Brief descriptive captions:
━━━━

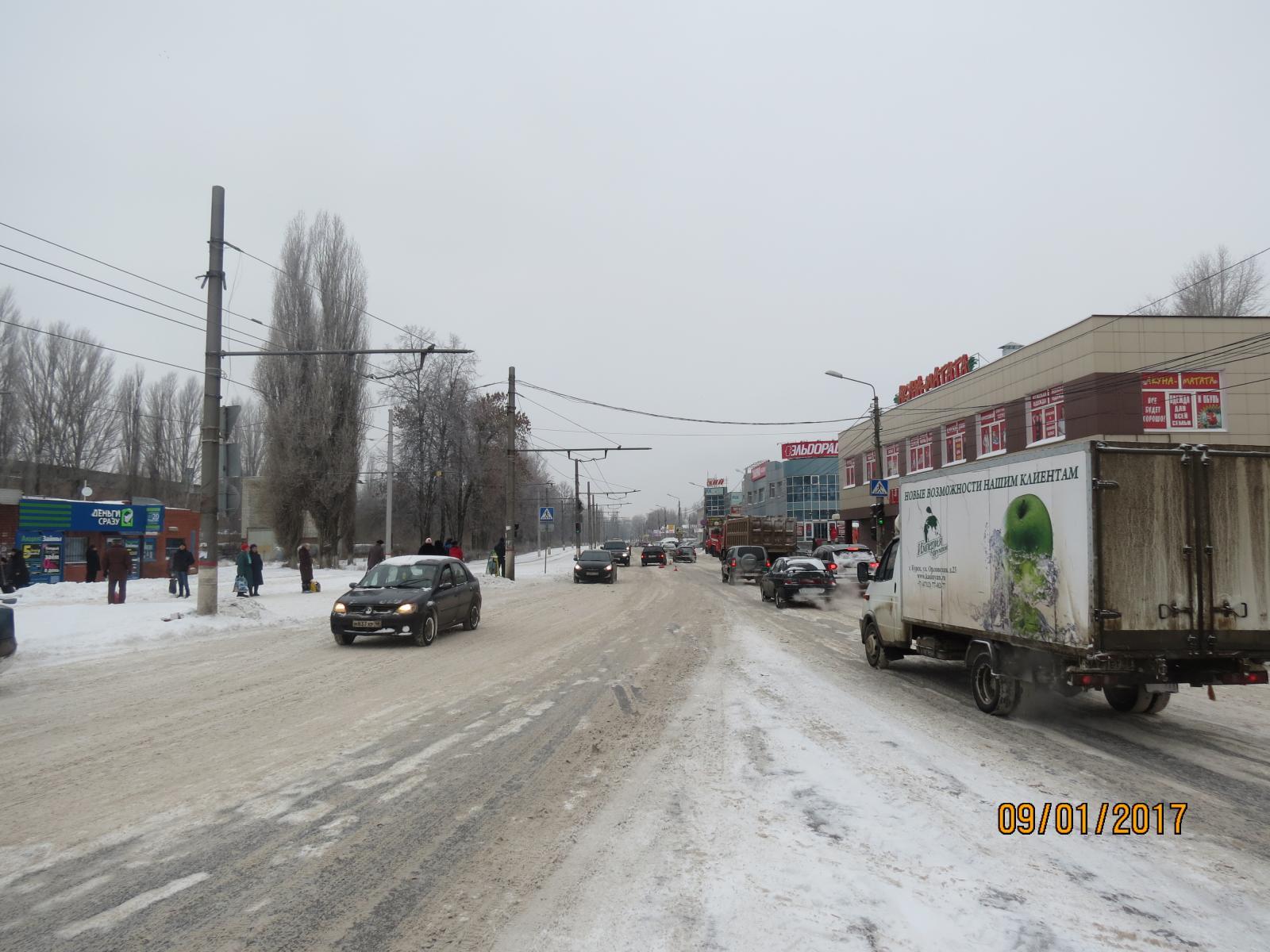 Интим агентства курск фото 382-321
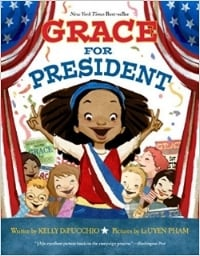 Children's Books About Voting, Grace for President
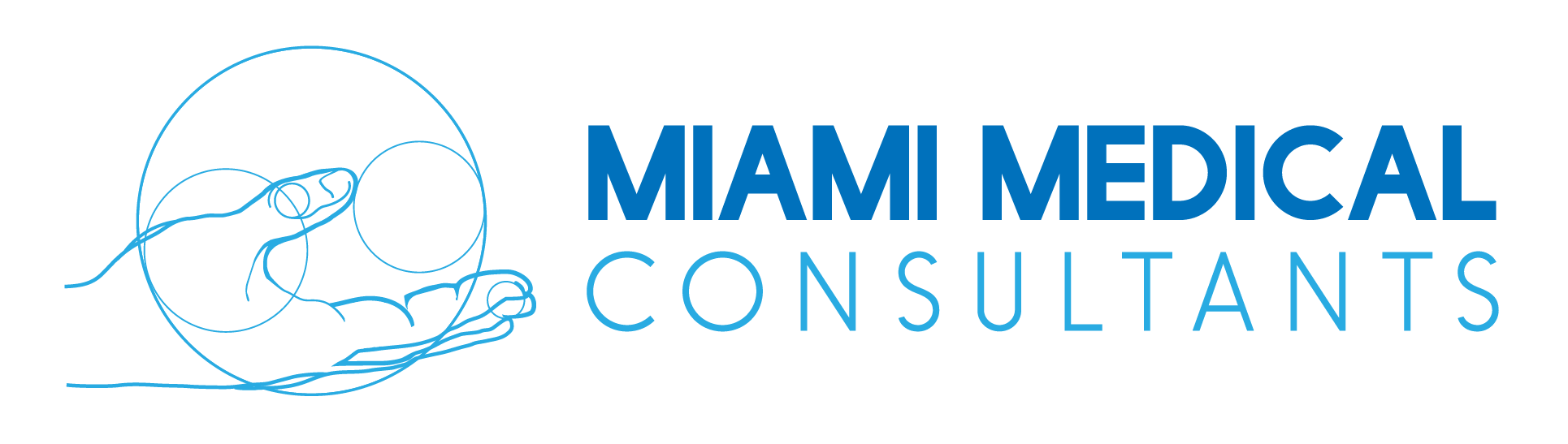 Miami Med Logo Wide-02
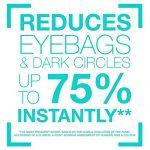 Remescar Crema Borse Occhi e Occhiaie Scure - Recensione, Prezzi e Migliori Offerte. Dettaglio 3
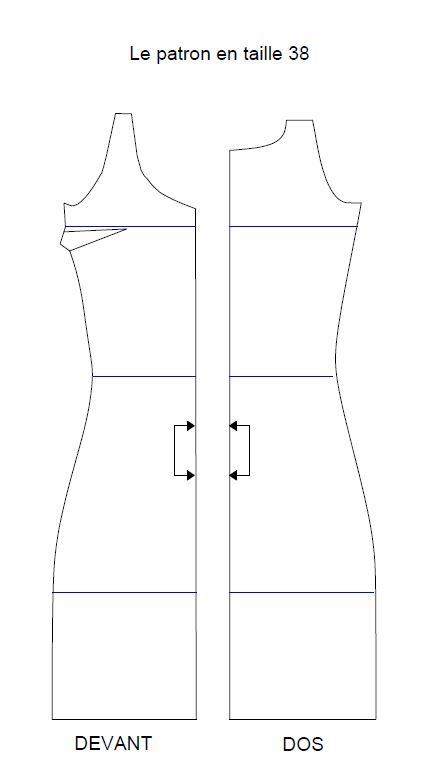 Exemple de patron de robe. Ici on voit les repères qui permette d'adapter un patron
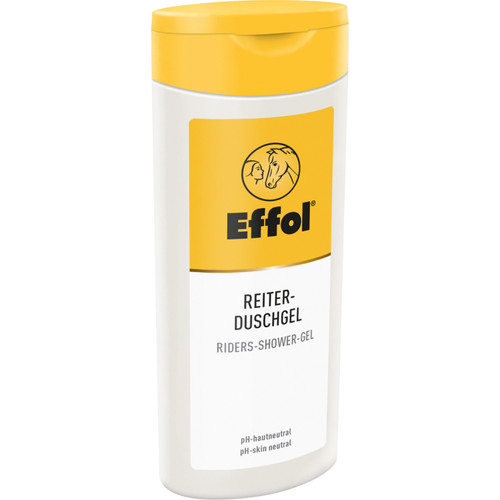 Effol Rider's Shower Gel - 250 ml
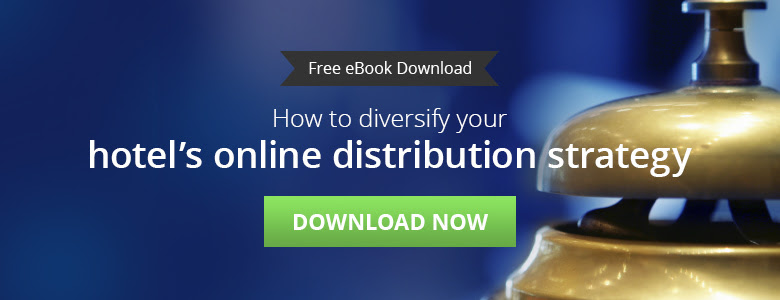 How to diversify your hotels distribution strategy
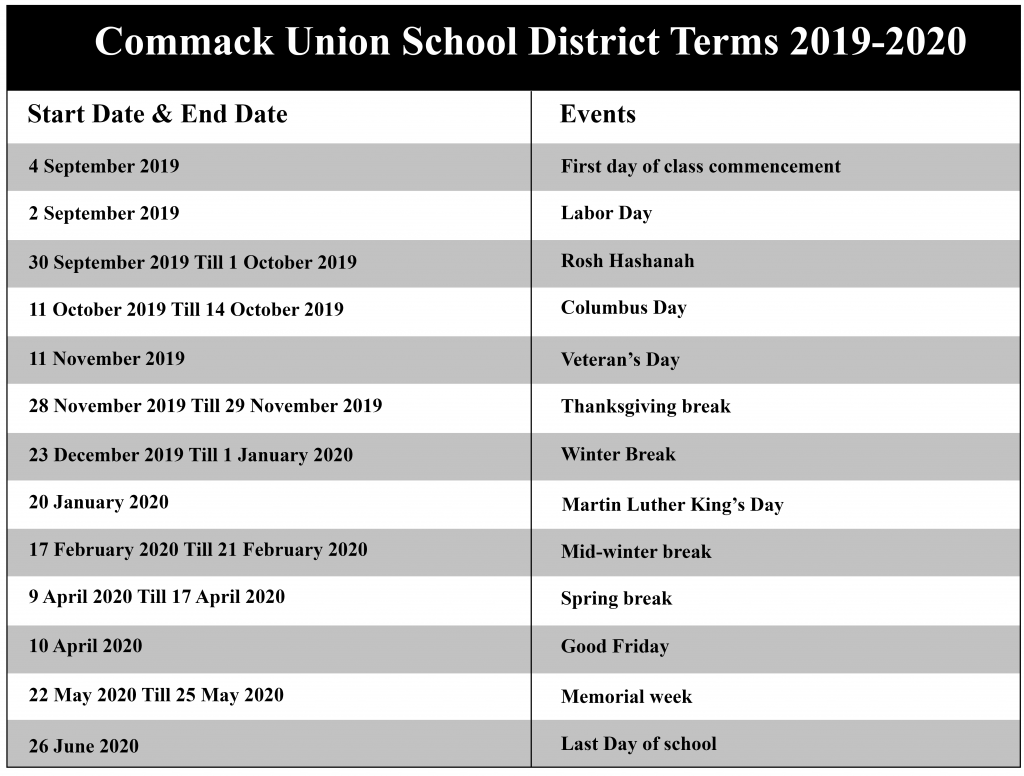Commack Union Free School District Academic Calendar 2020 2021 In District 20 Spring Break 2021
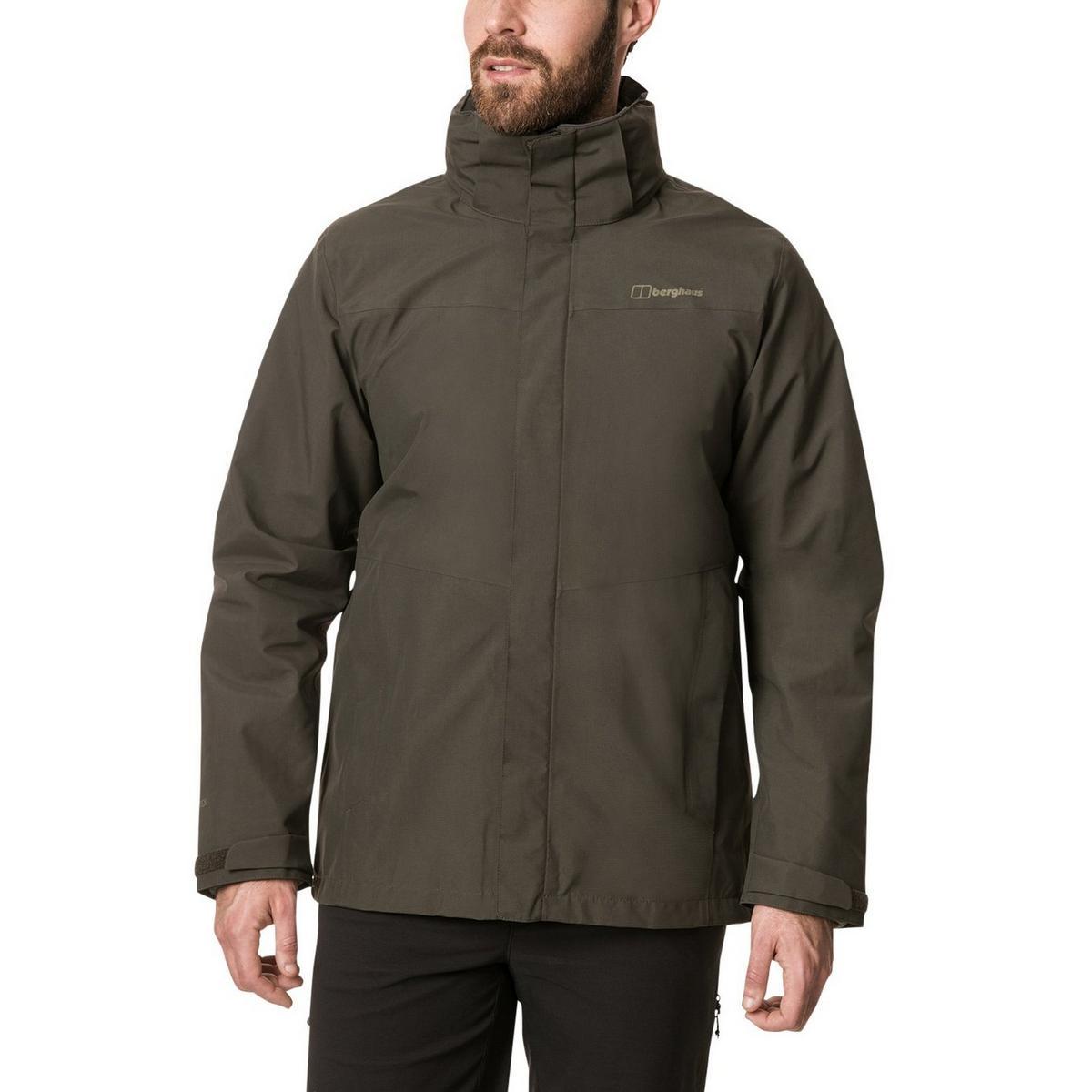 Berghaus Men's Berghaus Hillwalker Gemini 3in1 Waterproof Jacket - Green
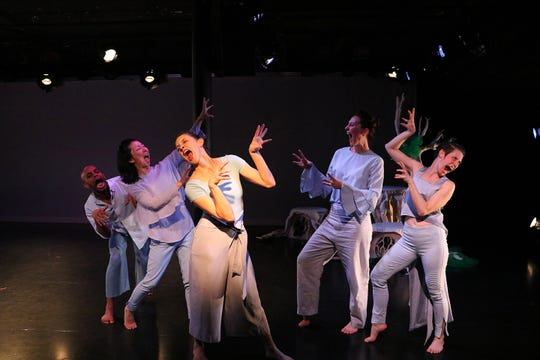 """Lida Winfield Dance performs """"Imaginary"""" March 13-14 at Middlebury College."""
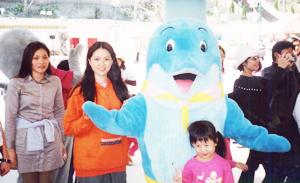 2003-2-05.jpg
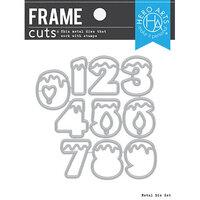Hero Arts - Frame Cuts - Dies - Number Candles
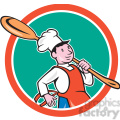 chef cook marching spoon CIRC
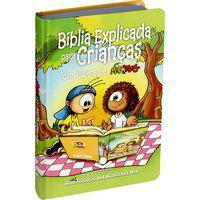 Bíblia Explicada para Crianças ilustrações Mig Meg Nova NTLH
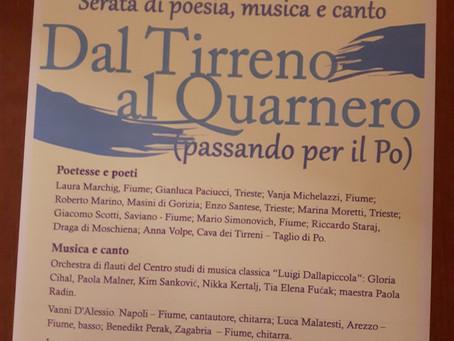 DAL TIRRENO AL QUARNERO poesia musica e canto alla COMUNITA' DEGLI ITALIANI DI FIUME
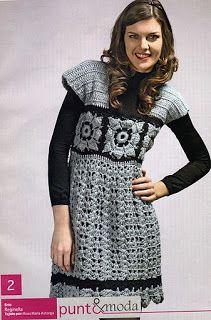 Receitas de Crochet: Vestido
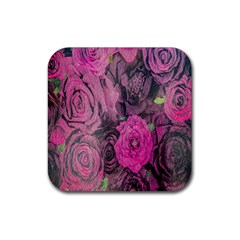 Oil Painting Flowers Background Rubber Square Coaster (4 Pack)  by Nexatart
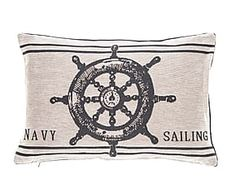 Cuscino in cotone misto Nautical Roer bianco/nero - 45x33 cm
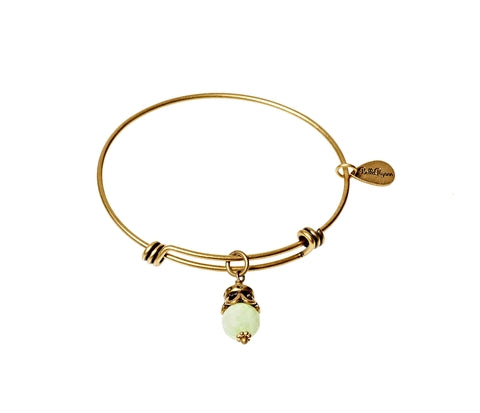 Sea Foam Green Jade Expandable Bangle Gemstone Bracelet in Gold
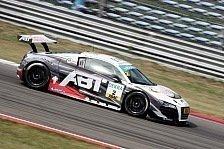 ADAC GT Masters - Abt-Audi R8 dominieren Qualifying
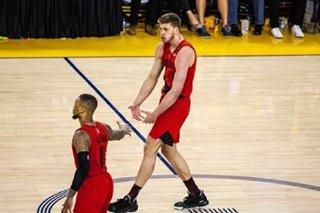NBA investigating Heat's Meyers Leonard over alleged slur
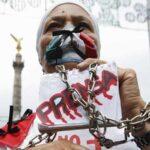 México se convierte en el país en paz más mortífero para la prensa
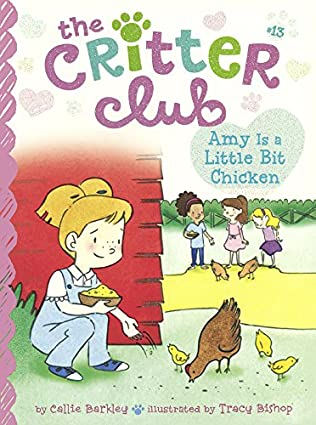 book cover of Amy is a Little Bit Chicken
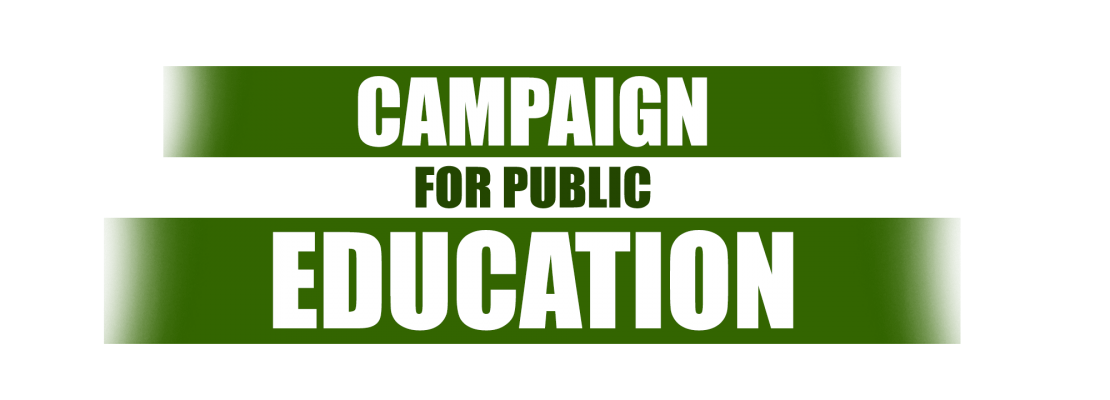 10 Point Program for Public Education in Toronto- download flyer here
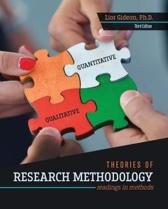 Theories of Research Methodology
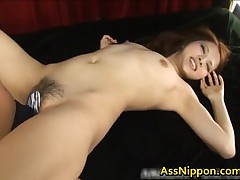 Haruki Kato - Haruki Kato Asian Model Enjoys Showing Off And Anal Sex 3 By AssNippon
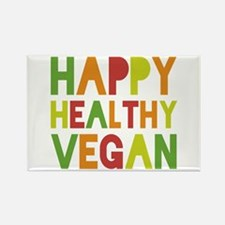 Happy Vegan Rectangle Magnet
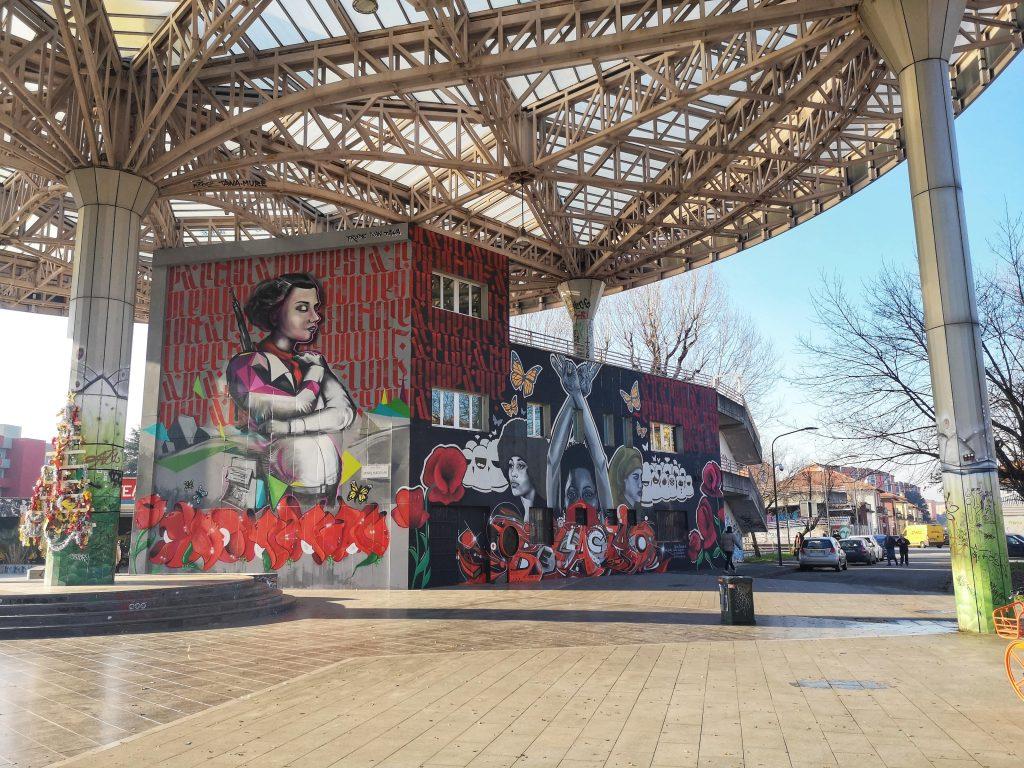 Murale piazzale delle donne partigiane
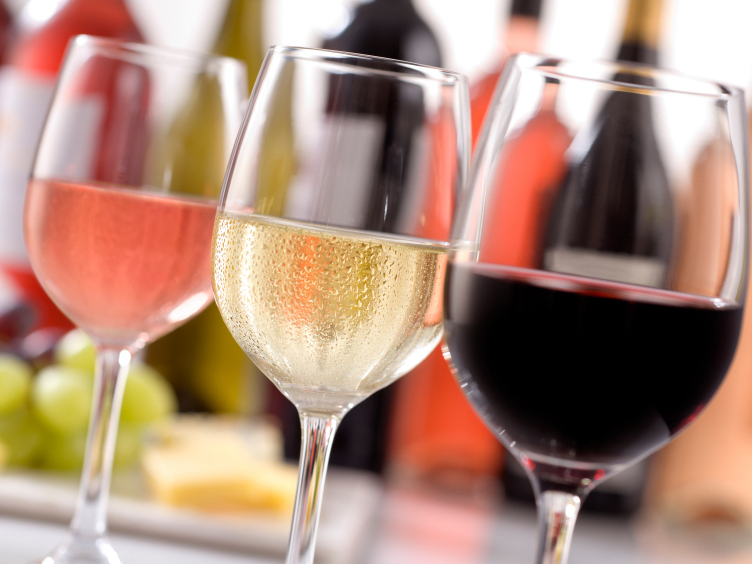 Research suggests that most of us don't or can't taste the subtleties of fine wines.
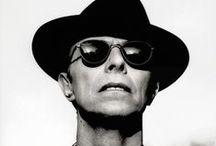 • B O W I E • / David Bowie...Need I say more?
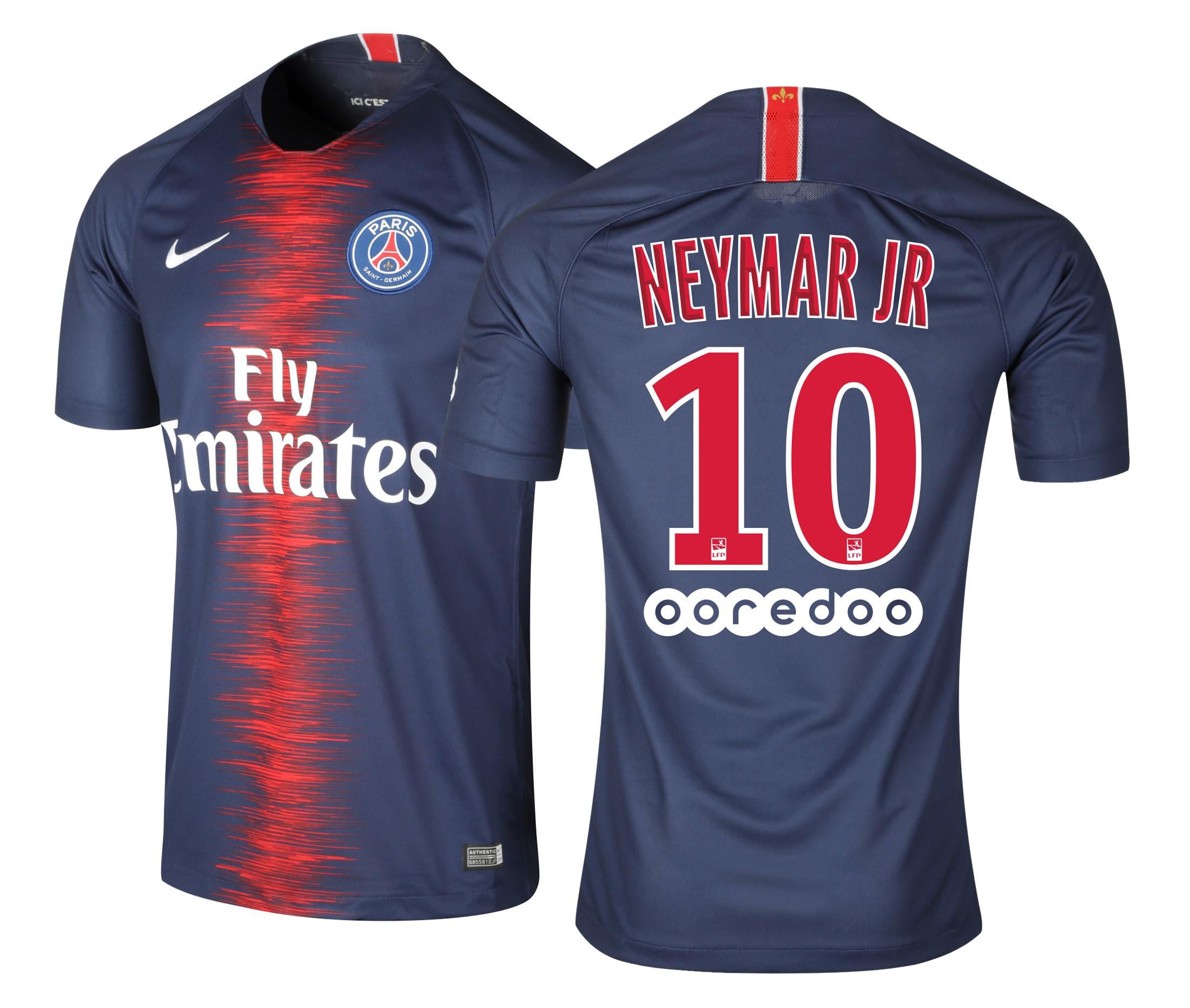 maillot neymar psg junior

━━━━

What you will do: Could you transcribe exactly the entries above, but only the lines from the one with "Cuscino in cotone" through the one with "book cover of Amy is a Little Bit Chicken", and without pictures?

Problem solution:
 Cuscino in cotone misto Nautical Roer bianco/nero - 45x33 cm
 Sea Foam Green Jade Expandable Bangle Gemstone Bracelet in Gold
 ADAC GT Masters - Abt-Audi R8 dominieren Qualifying
NBA investigating Heat's Meyers Leonard over alleged slur
 México se convierte en el país en paz más mortífero para la prensa
 book cover of Amy is a Little Bit Chicken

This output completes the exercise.